(Problem requirements)
Among the entries, which lines carry the string "Vietnam"? Copy each of them.

---------- Provided entries ----------

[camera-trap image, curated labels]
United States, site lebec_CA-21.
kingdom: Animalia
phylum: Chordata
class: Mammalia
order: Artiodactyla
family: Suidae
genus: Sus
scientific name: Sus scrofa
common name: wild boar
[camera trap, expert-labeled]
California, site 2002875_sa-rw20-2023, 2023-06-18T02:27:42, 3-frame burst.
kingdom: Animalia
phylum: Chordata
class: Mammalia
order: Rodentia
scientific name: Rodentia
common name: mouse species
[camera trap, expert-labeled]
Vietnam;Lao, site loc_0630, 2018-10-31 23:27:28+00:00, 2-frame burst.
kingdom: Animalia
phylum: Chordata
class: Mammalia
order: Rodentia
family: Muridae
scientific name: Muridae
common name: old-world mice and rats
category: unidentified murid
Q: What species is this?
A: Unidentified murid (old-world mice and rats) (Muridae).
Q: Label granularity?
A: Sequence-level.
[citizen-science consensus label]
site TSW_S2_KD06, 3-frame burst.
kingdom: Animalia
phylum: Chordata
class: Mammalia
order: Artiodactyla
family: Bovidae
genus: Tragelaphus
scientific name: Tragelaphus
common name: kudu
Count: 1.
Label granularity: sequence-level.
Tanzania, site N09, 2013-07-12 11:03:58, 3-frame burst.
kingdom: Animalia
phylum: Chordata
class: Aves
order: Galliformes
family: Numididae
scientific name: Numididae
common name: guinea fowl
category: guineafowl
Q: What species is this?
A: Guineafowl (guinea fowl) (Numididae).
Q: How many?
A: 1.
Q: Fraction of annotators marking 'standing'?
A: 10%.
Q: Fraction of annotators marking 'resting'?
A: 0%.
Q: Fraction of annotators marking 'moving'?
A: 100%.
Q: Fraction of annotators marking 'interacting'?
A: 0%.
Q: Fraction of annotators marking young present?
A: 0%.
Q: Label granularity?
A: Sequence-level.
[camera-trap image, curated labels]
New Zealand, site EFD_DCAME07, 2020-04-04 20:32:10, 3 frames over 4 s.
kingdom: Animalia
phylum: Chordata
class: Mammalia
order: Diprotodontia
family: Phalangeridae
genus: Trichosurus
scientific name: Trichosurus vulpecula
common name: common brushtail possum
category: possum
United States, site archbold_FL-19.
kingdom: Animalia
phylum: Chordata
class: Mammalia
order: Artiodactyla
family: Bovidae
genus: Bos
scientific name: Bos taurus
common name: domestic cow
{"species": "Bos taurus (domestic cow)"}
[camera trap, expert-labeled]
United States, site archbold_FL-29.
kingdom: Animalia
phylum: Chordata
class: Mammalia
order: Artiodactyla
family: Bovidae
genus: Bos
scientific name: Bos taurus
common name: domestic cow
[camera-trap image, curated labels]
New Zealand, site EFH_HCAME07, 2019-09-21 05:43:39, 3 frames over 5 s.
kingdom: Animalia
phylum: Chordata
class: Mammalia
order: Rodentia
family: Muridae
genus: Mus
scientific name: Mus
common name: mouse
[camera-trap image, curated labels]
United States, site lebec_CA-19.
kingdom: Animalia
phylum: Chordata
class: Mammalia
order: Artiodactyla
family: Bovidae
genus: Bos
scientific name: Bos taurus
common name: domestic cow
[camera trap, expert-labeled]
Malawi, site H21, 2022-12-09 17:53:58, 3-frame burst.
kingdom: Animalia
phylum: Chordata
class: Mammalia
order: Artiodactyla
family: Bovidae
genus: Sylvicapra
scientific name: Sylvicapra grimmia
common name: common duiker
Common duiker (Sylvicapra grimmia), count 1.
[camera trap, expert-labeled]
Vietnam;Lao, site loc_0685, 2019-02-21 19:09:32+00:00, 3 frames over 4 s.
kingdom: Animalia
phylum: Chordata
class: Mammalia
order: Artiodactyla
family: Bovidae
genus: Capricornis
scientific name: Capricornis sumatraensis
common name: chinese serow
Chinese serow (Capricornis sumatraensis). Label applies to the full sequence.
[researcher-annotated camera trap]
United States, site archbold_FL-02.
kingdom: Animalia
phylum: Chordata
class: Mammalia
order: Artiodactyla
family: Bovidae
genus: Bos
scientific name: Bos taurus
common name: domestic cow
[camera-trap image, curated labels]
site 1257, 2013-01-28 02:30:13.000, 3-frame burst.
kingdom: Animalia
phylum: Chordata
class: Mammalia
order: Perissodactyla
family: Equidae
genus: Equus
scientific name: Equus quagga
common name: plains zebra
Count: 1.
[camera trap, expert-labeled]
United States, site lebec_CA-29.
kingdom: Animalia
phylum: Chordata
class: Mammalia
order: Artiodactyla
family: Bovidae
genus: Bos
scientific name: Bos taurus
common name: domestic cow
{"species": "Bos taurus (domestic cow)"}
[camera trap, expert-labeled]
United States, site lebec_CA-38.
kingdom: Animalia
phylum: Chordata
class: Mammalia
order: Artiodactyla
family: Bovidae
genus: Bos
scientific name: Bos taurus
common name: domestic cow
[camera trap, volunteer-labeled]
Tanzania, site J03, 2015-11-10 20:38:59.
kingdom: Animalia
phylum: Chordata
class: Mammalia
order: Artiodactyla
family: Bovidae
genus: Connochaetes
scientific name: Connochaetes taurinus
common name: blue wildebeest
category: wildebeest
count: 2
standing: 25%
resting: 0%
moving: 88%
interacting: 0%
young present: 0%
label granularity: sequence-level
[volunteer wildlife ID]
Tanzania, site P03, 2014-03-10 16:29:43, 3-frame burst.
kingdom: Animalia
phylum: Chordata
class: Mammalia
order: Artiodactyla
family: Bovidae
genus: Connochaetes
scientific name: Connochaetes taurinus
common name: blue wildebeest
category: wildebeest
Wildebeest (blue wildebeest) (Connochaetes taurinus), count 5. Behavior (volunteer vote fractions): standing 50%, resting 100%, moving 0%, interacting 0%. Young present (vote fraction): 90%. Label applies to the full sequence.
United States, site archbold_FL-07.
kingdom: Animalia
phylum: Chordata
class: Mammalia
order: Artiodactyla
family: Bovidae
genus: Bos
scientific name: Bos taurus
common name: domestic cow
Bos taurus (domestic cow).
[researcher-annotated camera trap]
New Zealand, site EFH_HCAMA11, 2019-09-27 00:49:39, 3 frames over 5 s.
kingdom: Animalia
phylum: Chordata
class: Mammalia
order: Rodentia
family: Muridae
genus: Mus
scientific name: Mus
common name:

----------

(Solved exercise)
Vietnam;Lao, site loc_0630, 2018-10-31 23:27:28+00:00, 2-frame burst.
Vietnam;Lao, site loc_0685, 2019-02-21 19:09:32+00:00, 3 frames over 4 s.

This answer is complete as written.